En julio, la revista semanal Goiberri, que se publica en euskara en la comarca guipuzcoana del Goierri, me pidió que escribiera algo a partir de una foto antigua. Así que, desempolvé esta foto de la mili y escribí una breve reflexión sobre algunas experiencias que viví allí.
Si queréis leer el artículo en euskara está aquí.
Si lo queréis leer en castellano, lo tenéis a continuación.
¡Buen verano!
“SOLDADITO ESPAÑOL,
SOLDADITO VALIENTE….”
Era noviembre de 1985 y, una vez terminados los estudios de Filosofía, se
habían terminado también las prórrogas. ¡Había llegado al fin el momento de
ingresar en el Ejército español! Descartada la opción de intentar librarme de
la mili a través de un psiquiatra, tomé una decisión acorde con una actitud más
filosófica: “vete, vive la experiencia y
saca conclusiones, chaval, y aprende tal y como lo recomendaba Nietzsche: lo
que no te mata, te hace más fuerte”. Empezaban a darse por aquella época algunos
casos esporádicos de una nueva opción: la del movimiento insumiso que, años más
tarde, vencería en la lucha contra el servicio militar obligatorio. Pero si me
daba miedo la mili, ¡más miedo me daba la cárcel! Además, ¿de qué me quejaba?
Me había tocado en Vitoria, a pocos kilómetros de casa, y sólo debía cumplir
“13 meses”. Comparado con quienes cumplían 18 meses o con los andaluces,
extremeños o valencianos que estaban a cientos de kilómetros de sus hogares…
Incluso podría conseguir el pase per
nocta y dormir fuera del cuartel, e ir casi todos los fines de semana a
casa.
Así pues, allí que me fui a vivir la experiencia. ¿Conclusiones? Muchas.
Aquí destacaré una: para deshacer tus prejuicios debes poner atención en cómo
es y actúa una persona y no juzgarle por el “bando” o grupo al que pertenece o
le adjudican. Me explico.
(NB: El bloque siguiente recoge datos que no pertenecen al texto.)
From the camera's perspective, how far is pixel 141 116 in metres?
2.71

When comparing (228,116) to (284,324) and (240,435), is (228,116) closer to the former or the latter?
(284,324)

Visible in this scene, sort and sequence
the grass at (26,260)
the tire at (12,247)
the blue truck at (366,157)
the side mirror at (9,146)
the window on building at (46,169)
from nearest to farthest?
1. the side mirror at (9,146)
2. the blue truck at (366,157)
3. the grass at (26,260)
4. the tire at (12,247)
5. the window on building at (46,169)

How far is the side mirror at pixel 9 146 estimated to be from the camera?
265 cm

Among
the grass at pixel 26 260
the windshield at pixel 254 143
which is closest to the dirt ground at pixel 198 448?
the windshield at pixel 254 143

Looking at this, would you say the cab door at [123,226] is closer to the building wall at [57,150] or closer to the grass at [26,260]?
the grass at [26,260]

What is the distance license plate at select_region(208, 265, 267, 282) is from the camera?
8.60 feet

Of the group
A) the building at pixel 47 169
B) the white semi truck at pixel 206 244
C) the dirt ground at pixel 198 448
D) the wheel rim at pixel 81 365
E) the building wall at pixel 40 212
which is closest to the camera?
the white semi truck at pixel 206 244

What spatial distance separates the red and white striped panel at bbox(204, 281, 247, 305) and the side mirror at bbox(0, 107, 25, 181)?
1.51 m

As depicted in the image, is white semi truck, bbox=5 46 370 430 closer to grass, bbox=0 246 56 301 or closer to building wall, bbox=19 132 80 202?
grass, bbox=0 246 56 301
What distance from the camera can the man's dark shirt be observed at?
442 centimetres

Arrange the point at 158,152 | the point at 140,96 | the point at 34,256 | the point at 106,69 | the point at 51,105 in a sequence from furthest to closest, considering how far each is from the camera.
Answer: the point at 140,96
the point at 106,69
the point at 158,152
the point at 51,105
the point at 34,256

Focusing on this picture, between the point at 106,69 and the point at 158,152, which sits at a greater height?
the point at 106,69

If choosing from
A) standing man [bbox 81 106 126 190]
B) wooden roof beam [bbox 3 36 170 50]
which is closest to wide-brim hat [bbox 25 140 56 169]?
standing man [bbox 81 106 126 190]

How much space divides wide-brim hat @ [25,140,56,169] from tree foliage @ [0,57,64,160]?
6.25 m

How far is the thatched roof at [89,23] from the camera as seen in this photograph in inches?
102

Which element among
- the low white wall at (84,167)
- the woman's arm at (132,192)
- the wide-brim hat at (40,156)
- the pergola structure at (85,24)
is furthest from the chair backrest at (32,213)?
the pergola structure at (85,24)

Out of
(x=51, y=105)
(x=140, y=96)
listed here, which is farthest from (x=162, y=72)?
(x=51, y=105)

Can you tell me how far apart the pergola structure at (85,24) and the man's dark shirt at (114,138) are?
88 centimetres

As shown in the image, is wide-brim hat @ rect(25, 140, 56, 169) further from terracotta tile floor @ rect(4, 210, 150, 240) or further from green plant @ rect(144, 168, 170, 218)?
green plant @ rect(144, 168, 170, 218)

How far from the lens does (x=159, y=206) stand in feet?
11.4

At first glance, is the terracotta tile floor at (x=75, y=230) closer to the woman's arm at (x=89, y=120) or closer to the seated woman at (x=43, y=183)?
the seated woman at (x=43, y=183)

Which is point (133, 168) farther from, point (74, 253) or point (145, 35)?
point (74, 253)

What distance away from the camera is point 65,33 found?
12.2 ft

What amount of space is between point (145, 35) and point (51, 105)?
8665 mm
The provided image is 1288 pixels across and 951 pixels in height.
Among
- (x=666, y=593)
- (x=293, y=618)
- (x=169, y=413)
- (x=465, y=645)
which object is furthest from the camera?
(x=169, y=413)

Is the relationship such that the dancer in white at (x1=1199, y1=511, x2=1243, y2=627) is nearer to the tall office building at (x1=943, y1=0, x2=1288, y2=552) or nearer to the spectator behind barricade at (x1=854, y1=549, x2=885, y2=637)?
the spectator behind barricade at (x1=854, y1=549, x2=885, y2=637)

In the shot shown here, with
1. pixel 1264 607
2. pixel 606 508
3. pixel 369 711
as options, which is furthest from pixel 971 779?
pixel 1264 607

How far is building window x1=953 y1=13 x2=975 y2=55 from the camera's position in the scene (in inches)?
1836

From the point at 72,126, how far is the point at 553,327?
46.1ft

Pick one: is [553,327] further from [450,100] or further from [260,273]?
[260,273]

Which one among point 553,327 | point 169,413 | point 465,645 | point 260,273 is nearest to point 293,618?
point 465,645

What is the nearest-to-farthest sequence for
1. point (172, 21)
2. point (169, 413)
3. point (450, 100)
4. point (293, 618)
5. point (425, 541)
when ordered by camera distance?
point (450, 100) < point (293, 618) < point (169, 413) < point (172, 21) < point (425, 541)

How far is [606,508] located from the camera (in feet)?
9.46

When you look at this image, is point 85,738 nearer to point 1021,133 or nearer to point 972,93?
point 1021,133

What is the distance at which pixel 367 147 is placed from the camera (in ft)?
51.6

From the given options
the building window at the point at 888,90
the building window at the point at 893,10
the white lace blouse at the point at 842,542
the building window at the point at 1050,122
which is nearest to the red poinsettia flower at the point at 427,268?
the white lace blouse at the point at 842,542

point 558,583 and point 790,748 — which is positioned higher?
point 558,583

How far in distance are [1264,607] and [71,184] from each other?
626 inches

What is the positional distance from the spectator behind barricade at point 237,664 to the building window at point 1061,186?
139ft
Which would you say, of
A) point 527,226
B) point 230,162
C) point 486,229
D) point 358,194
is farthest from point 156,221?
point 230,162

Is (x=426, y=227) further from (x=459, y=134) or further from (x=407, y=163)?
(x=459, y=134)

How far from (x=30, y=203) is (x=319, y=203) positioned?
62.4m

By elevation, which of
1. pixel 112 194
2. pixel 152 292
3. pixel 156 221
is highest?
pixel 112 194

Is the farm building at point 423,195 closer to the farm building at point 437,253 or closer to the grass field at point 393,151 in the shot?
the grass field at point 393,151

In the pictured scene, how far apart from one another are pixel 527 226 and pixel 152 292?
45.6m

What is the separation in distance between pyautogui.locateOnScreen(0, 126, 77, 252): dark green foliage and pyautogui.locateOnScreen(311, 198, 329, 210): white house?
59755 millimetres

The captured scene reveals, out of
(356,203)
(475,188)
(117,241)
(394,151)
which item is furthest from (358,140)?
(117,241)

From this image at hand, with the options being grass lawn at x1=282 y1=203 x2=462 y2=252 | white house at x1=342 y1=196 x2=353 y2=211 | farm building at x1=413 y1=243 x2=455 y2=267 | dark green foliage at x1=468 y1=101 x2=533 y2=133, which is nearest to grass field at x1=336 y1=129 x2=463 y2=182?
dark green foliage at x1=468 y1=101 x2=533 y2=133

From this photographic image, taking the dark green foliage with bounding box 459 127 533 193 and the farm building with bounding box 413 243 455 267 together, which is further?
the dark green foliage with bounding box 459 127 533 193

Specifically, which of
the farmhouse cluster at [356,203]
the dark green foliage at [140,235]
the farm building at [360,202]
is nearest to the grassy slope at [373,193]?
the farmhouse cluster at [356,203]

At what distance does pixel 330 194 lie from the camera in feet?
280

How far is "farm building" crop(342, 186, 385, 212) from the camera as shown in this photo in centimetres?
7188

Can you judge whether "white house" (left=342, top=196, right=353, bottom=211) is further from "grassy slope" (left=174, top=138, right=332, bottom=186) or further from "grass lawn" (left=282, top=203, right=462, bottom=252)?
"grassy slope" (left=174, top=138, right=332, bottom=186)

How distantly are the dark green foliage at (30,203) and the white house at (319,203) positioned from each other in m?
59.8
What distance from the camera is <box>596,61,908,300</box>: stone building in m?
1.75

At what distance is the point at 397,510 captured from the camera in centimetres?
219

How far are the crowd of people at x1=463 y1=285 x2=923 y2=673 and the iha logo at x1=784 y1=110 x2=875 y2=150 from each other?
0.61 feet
En aquel C.I.R (Centro
de Instrucción de Reclutas) de Araca había mandos militares y subordinados,
pero en ambos grupos había de todo: gente inteligente y gente necia, gente
honrada y gente corrupta, gente amable y gente despreciable. Por ejemplo, había
reclutas veteranos que solían infligir a los “conejos” (nuevos reclutas)
novatadas crueles. Alguna vez intenté convencerles de que, aunque lo pasaran
mal en la mili, no debían permitir volverse malos. Pues bien, me arreglaba
mucho peor con estos veteranos de “mi bando” (y, por ejemplo, con aquel bruto
de Azkoitia, que, como estaba a punto de licenciarse, quería quitarme mis botas
nuevas y darme las suyas viejas), que con aquel capitán de apellido alavés que
quería aprender euskara (y al que regalé el Método
de euskara de Xabier Gereño), o con aquel teniente al que tanto preocupaba
la historia decadente de España y con quien discutí en más de una ocasión sobre
ese tema. Ambos, en teoría, del “otro bando”.
Sea como fuere, quizá porque era músico (juré bandera tocando el “txistu”) y
había hecho mis pinitos en el teatro, os debo confesar que me entusiasmaba
desfilar con música militar y que lo hacía con ardor cogiendo el fusil en un
brazo y levantando el otro al compás de la música. Eso sí, cuando íbamos a
hacer prácticas de tiro, vaciaba el cargador con los ojos cerrados, pues mi
ardor no era guerrero, sino teatral-musical. ¡Ojalá quienes se enfadan todavía porque quieren
desfilar las mujeres mostraran más de ese ardor teatral-musical, en lugar de ese agresivo ardor guerrero que muestran. Por
eso, los enviaré al mismo bando de aquel sargento chusco y pendenciero.